The proportion of adults with epilepsy using the emergency department (ED) is high. Among this patient population, increased frequency of office-based provider visits may be associated with lesser frequency of ED encounters, and key patient features may be linked to more ED encounters.
We analyzed the Medical Expenditure Panel Survey Household Component (MEPS-HC) dataset for years 2003-2014, which represents a weighted sample of 842,249 publicly-insured US adults aged ≥18years. The Hurdle Poisson model that accommodates excess zeros was used to estimate the association between office-based and ED visits.

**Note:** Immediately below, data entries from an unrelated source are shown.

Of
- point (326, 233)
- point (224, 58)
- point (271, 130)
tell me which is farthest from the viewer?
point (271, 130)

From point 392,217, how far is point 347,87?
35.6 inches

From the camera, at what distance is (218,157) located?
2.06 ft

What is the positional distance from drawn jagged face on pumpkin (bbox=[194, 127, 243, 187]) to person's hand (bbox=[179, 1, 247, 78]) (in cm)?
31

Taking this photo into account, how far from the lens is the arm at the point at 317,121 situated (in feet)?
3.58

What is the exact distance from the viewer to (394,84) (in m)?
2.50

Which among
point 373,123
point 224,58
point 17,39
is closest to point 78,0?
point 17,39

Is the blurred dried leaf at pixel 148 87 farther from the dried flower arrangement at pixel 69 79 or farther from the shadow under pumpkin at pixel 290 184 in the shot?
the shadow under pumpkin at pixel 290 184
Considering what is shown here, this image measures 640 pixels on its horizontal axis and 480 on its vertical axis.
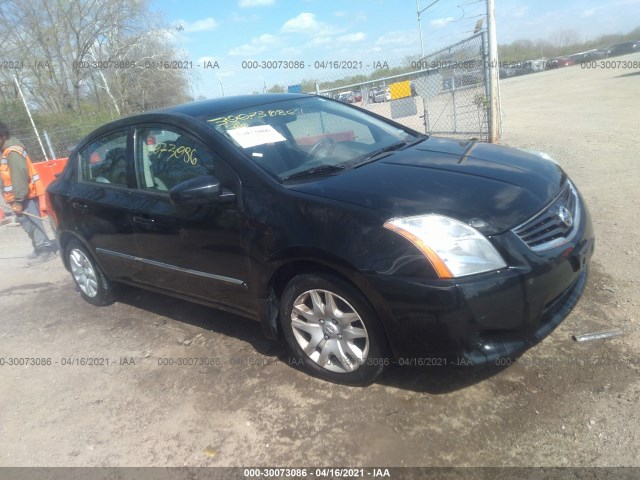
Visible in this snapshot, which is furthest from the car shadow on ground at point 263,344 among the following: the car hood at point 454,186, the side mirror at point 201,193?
the side mirror at point 201,193

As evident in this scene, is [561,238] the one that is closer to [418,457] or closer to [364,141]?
[418,457]

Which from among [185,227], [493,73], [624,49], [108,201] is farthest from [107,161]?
[624,49]

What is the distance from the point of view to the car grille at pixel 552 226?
2564 millimetres

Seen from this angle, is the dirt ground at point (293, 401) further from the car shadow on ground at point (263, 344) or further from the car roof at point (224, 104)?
the car roof at point (224, 104)

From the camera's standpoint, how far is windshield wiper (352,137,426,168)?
3299 millimetres

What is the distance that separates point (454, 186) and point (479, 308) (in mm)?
733

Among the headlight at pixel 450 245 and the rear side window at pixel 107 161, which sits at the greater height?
the rear side window at pixel 107 161

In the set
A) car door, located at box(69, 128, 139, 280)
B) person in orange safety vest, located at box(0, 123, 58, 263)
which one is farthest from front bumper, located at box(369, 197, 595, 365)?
person in orange safety vest, located at box(0, 123, 58, 263)

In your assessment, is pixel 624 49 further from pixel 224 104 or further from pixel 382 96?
pixel 224 104

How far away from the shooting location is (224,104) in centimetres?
384

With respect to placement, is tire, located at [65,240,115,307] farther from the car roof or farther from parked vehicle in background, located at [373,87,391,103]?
parked vehicle in background, located at [373,87,391,103]

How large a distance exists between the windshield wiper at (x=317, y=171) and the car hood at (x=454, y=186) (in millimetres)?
109

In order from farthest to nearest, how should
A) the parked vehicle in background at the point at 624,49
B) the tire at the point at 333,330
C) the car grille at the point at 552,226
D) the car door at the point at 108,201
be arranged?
the parked vehicle in background at the point at 624,49 < the car door at the point at 108,201 < the tire at the point at 333,330 < the car grille at the point at 552,226

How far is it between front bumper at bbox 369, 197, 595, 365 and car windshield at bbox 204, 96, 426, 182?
104 centimetres
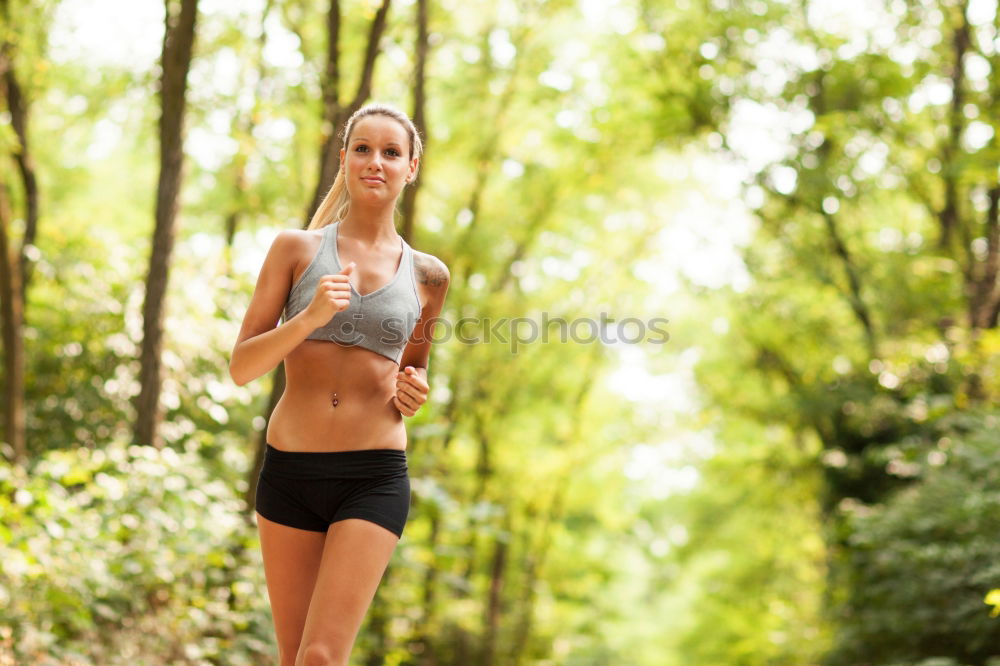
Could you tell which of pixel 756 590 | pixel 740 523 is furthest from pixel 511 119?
pixel 756 590

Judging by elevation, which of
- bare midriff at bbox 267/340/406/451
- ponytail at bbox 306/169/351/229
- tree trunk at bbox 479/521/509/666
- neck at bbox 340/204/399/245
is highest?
ponytail at bbox 306/169/351/229

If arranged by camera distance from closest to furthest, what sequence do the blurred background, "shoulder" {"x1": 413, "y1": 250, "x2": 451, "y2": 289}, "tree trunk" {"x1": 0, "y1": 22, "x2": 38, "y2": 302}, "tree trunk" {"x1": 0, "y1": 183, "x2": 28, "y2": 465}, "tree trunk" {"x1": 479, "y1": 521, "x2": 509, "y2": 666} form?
1. "shoulder" {"x1": 413, "y1": 250, "x2": 451, "y2": 289}
2. the blurred background
3. "tree trunk" {"x1": 0, "y1": 183, "x2": 28, "y2": 465}
4. "tree trunk" {"x1": 0, "y1": 22, "x2": 38, "y2": 302}
5. "tree trunk" {"x1": 479, "y1": 521, "x2": 509, "y2": 666}

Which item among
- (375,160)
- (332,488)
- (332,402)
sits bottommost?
(332,488)

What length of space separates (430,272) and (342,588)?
1028 millimetres

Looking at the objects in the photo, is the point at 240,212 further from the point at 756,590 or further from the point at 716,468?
the point at 756,590

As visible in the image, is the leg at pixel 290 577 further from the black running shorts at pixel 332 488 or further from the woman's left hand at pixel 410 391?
the woman's left hand at pixel 410 391

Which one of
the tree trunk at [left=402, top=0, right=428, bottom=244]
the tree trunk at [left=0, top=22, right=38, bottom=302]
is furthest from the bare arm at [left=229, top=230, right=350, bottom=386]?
the tree trunk at [left=0, top=22, right=38, bottom=302]

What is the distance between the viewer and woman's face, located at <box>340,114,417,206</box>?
304cm

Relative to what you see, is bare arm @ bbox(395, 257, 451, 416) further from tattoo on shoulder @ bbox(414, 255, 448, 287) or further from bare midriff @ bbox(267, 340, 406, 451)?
bare midriff @ bbox(267, 340, 406, 451)

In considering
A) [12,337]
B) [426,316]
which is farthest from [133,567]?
[12,337]

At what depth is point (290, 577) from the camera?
298cm

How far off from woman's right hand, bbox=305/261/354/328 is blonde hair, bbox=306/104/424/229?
0.51 metres

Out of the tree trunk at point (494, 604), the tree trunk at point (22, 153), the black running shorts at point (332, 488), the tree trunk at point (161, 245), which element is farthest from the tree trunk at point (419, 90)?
the tree trunk at point (494, 604)

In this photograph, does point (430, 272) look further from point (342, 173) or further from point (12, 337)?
point (12, 337)
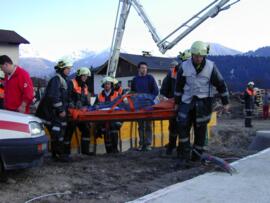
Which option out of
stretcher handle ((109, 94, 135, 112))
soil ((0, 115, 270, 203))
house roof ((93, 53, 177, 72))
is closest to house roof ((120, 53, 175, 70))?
house roof ((93, 53, 177, 72))

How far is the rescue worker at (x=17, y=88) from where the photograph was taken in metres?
6.58

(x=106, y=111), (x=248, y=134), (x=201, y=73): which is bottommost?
(x=248, y=134)

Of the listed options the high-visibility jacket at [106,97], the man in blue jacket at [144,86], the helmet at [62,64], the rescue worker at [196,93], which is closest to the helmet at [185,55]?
the rescue worker at [196,93]

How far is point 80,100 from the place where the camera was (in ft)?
26.9

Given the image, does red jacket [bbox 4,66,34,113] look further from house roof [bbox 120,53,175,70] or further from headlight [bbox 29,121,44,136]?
house roof [bbox 120,53,175,70]

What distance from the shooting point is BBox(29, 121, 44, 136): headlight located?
546cm

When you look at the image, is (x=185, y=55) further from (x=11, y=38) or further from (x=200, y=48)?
(x=11, y=38)

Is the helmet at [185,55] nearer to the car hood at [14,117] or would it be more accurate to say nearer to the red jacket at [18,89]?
the red jacket at [18,89]

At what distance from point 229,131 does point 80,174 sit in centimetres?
971

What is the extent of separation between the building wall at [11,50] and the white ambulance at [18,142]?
30.4m

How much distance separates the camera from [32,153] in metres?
5.37

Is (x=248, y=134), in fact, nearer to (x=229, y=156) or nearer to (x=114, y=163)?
(x=229, y=156)

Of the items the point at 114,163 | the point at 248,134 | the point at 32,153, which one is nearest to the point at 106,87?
the point at 114,163

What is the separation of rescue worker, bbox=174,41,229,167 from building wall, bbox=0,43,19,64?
29.6m
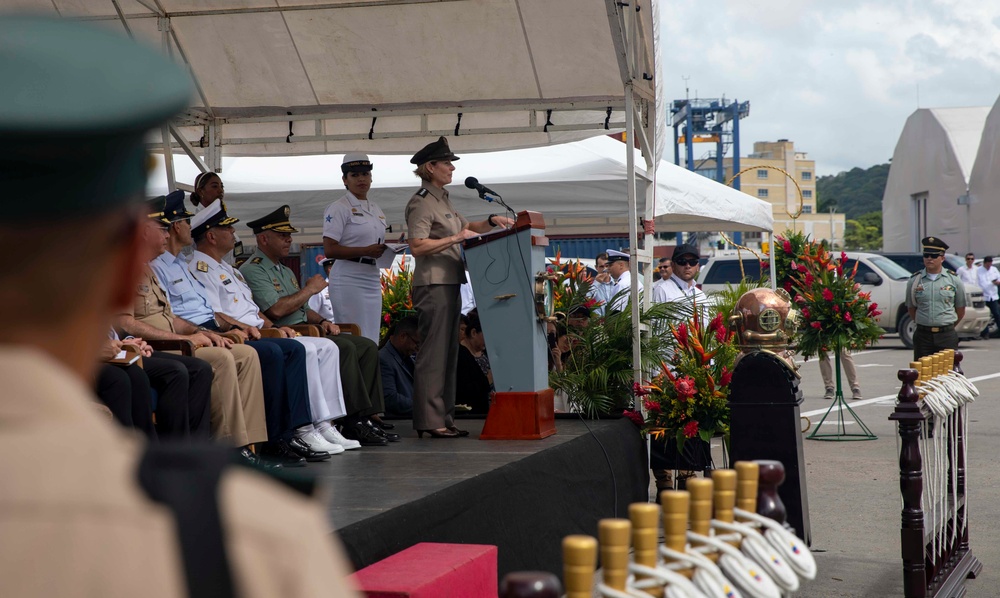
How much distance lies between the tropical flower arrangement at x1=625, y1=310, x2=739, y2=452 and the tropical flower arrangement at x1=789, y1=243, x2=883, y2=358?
405 centimetres

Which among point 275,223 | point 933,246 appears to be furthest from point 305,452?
point 933,246

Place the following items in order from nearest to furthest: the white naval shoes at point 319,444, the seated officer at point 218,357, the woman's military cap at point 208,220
A: 1. the seated officer at point 218,357
2. the white naval shoes at point 319,444
3. the woman's military cap at point 208,220

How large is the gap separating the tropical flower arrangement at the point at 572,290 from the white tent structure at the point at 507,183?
1.82 metres

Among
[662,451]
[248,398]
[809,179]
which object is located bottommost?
[662,451]

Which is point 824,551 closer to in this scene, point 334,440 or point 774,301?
point 774,301

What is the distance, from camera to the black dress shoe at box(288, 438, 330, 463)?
577cm

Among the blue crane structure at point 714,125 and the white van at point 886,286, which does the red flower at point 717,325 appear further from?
the blue crane structure at point 714,125

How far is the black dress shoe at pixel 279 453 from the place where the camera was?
5.71 m

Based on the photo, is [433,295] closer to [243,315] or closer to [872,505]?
[243,315]

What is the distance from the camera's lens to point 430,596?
3.02 metres

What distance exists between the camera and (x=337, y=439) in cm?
615

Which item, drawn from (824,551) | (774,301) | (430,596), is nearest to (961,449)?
(824,551)

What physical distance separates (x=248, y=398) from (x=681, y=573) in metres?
4.11

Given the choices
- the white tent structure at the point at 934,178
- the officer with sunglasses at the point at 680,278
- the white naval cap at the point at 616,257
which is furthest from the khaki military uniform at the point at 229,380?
the white tent structure at the point at 934,178
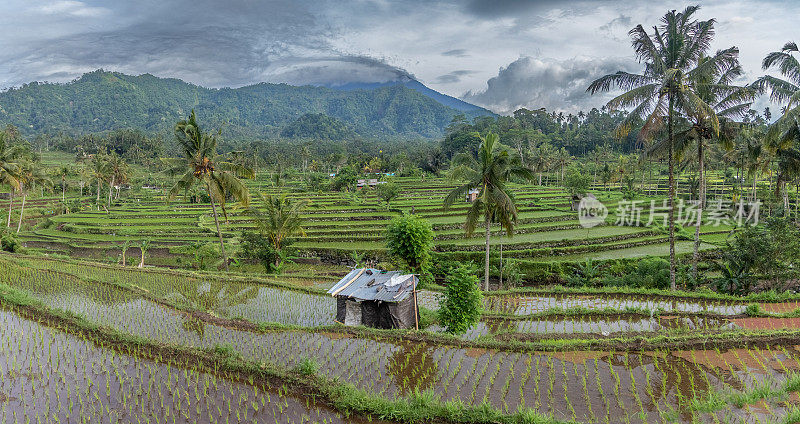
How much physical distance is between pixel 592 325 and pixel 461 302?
4.08 meters

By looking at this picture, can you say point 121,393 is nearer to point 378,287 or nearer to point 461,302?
point 378,287

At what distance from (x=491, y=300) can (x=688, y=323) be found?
567 cm

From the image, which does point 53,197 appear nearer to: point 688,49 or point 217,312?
point 217,312

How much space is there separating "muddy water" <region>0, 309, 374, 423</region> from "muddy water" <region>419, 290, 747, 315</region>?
261 inches

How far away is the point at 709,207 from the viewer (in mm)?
34375

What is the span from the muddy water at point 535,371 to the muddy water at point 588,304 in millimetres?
3882

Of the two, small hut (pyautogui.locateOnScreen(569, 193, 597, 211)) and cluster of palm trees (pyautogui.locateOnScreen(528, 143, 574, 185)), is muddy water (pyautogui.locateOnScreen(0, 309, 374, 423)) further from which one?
cluster of palm trees (pyautogui.locateOnScreen(528, 143, 574, 185))

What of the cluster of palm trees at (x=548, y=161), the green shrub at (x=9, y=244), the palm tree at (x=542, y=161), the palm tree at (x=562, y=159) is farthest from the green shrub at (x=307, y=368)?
the palm tree at (x=562, y=159)

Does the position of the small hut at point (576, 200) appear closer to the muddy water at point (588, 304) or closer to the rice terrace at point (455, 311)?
the rice terrace at point (455, 311)

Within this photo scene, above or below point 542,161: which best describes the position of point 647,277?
below

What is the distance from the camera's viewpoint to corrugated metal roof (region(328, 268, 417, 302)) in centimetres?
1055

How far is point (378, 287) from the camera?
36.0 feet

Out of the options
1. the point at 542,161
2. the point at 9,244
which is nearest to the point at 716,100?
the point at 9,244

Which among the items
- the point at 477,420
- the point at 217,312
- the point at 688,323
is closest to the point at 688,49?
the point at 688,323
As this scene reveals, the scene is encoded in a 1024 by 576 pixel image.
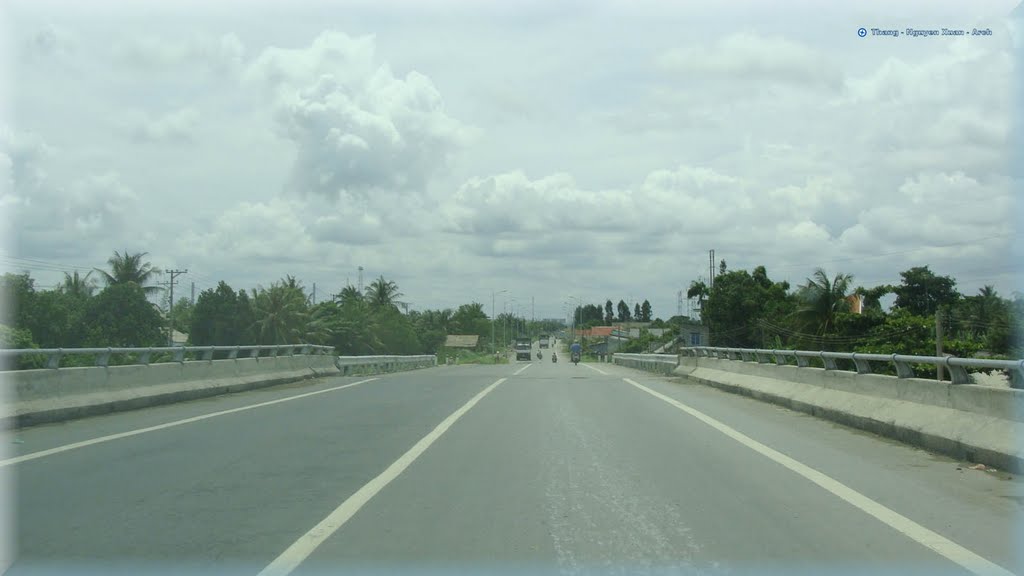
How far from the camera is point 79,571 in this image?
650 centimetres

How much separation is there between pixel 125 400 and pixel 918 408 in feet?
45.2

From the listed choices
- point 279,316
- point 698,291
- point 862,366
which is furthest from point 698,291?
point 862,366

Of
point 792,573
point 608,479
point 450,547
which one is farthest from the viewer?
point 608,479

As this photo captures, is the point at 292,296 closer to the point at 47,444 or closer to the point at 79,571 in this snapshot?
the point at 47,444

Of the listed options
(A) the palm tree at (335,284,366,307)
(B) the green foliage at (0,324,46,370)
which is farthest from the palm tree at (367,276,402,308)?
(B) the green foliage at (0,324,46,370)

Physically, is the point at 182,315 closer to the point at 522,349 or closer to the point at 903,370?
the point at 522,349

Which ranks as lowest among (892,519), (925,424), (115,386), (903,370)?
(892,519)

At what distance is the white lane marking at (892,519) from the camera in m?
6.57

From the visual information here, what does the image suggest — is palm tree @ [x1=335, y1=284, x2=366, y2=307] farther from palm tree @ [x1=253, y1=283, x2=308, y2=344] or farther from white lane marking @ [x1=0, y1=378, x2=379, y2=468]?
white lane marking @ [x1=0, y1=378, x2=379, y2=468]

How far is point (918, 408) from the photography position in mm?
12891

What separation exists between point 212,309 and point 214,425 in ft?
213

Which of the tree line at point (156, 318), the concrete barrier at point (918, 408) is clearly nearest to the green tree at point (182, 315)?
the tree line at point (156, 318)

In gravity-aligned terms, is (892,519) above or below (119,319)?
below

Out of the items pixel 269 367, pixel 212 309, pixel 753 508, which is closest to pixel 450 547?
pixel 753 508
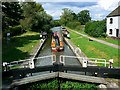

Annual mean ED and office-based visits for publicly-insured adults with epilepsy were 0.70 and 10.8 respectively. Probability of at least one ED visit was 0.4% higher for every unit of office-based visit. Individuals in the high income category were less likely to visit the ED at least once while women with epilepsy had a higher likelihood of visiting the ED at least once. Among those who visited the ED at least once, there was a 0.3% higher likelihood of visiting the ED for every unit of office-based visit. Among individuals who visited the ED at least once, being aged 45-64years, residing in the West, and the year 2011/14 were associated with higher ED visits.
In this representative sample of publicly-insured adults with epilepsy, higher frequency of office visits was not associated with lower ED utilization, which may be due to underlying greater disease severity or propensity for more treatment complications.
患有癫痫的成年人使用急诊科(ED)的比例很高。在这一患者群体中,门诊就诊频率增加可能与急诊科就诊频率降低相关,而关键的患者特征可能与更多的急诊科就诊相关。
我们分析了2003 - 2014年医疗支出面板调查家庭成分(MEPS - HC)数据集,该数据集代表了842,249名年龄≥18岁的美国公共保险成年人的加权样本。使用适用于过多零值的障碍泊松模型来估计门诊就诊与急诊科就诊之间的关联。
公共保险的癫痫成年人每年平均急诊科就诊和门诊就诊次数分别为0.70次和10.8次。每增加一个单位的门诊就诊,至少进行一次急诊科就诊的概率就会高出0.4%。高收入人群至少去一次急诊科的可能性较小,而患有癫痫的女性至少去一次急诊科的可能性较高。在至少去过一次急诊科的人群中,每增加一个单位的门诊就诊,去急诊科就诊的可能性就会高出0.3%。在至少去过一次急诊科的人群中,年龄在45 - 64岁、居住在西部以及2011/14年与较高的急诊科就诊次数相关。
在这个具有代表性的公共保险癫痫成年人样本中,较高的门诊就诊频率与较低的急诊科利用率无关,这可能是由于潜在的疾病严重程度更高或治疗并发症倾向更大。